Drones criss-crossing the skies and hunting for high-value targets create a distraction from actual crises afflicting people in Afghanistan. Instead of suggesting ways to alleviate suffering, U.S. drone surveillance potentially sets the stage for criminal assassination. What’s more, people learn very little about the consequences of these attacks.

Consider, for example, the plight of Afghan laborers, in September 2019, who were hired to collect pine nuts. Their employer had already notified provincial authorities, by letter, that migrant laborers would encamp outside his farm.

On September 17, 2019, exhausted from their day’s work, about 150 migrant laborers set up an overnight camp. In the early hours of the following morning, a U.S. drone attacked, killing at least 32 people. More than 40 others were wounded. The U.S. military claims ISIS fighters were hiding among those who were killed.

There are no reports to help us know the names and ages of those who were killed or to learn what help was available for the wounded. How many were children?

In a remote, rural area of eastern Afghanistan, what are the odds of maimed and wounded survivors being offered X-rays, surgery, or medication?

The key factor driving drone warfare is profits, not people.

As part of a broader effort to sell more weapons overseas, the Trump administration, in July 2020, relaxed rules regarding export of aerial drones to U.S. allies.

This was a change long sought by drone manufacturers such as General Atomics Aeronautical Systems, maker of the MQ-9 Reaper.

Under President Trump, the U.S.’s easing of restrictions on aerial strikes led to an increase of attacks across the Middle East, Afghanistan and neighboring countries.

For example, according to Neta Crawford’s research for the Cost of War Project, U.S. and allied air strikes in Afghanistan killed 700 civilians in 2019 — the largest annual casualty count since the beginning of the war in Afghanistan over 19 years ago.
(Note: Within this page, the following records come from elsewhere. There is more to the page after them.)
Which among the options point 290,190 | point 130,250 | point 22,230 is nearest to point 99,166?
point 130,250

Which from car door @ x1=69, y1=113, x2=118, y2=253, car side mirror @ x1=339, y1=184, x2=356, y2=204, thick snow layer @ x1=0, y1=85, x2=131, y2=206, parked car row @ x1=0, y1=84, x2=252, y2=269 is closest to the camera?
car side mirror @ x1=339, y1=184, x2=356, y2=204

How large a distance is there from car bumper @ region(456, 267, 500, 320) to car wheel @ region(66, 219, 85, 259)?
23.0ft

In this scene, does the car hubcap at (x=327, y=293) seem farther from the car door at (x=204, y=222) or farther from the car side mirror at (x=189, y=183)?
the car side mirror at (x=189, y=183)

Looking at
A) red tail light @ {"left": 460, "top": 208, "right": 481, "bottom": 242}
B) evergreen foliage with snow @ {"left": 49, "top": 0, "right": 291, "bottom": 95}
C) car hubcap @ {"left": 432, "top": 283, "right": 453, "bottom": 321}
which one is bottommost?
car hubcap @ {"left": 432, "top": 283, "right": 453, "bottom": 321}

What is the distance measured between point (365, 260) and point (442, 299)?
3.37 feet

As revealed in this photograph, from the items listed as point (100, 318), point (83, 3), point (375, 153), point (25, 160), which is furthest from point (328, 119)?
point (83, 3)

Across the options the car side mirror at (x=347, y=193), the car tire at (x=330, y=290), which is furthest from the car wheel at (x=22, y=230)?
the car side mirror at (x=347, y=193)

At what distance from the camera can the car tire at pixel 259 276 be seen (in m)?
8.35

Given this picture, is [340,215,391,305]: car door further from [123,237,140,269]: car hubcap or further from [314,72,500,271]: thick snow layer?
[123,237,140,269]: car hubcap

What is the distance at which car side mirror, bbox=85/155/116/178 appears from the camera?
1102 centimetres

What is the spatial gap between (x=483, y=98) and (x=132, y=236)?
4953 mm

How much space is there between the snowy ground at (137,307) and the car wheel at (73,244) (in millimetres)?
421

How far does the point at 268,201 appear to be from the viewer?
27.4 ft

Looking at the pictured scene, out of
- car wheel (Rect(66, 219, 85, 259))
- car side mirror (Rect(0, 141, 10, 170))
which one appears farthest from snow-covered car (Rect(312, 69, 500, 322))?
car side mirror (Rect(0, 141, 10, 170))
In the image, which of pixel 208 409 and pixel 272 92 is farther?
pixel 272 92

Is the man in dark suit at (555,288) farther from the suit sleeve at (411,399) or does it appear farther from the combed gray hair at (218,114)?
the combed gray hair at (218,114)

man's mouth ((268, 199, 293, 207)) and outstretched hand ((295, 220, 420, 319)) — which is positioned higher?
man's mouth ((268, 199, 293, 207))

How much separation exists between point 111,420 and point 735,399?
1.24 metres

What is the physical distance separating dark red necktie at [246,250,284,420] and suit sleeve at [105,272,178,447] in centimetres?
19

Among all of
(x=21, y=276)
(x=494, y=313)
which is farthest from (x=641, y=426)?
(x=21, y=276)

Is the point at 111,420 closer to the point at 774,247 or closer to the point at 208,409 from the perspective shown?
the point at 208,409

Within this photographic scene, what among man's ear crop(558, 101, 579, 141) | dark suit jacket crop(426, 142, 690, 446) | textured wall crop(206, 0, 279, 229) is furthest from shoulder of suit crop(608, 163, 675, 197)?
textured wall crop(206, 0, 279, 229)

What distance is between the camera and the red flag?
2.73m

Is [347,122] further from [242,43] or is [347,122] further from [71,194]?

By August 2019, the Bureau of Investigative Journalism documented 4,251 aerial strikes in Afghanistan for that year alone, saying this was more than double the total in all of 2018 and noting that most aerial strikes in Afghanistan came from drones.

Drone U.S. Strikes in Afghanistan

When President Joe Biden was vice president under former President Barack Obama, U.S. use of drone strikes was 10 times higher than that of Obama’s predecessor George W. Bush.

Biden has never publicly criticized President Obama’s legacy of expanding the use of drones, and his pick for top spy chief, Avril Haines, played a central role in Obama’s secretive drone war.

Writing for The Intercept, Elise Swain notes that Biden has pledged to end “endless wars” and has advocated for a strategy of “counterterrorism plus,” relying on a combination of Special Forces and aerial strikes.

But if President Biden wants to end endless wars, he should completely scrap reliance on militarism and weapons to solve problems. Taking weapons out of the toolkit pushes people in powerful places to stop provoking cold wars and the proxy wars they spawn.

People who fought for and negotiated treaties banning land mines, cluster bombs and nuclear weapons should now guide international momentum to ban weaponized drones through means of a treaty prohibiting the development, sale, storage or use of these pernicious weapons.

Banning weaponized and surveillance drones would enhance our capacity to work toward meeting human needs. Countries could free up scientists and innovators to collectively tackle the greatest terrors we face, such as the terrors related to climate catastrophes, the likelihood of ongoing pandemics, the threat of nuclear annihilation, and the suffering caused by vast income inequities.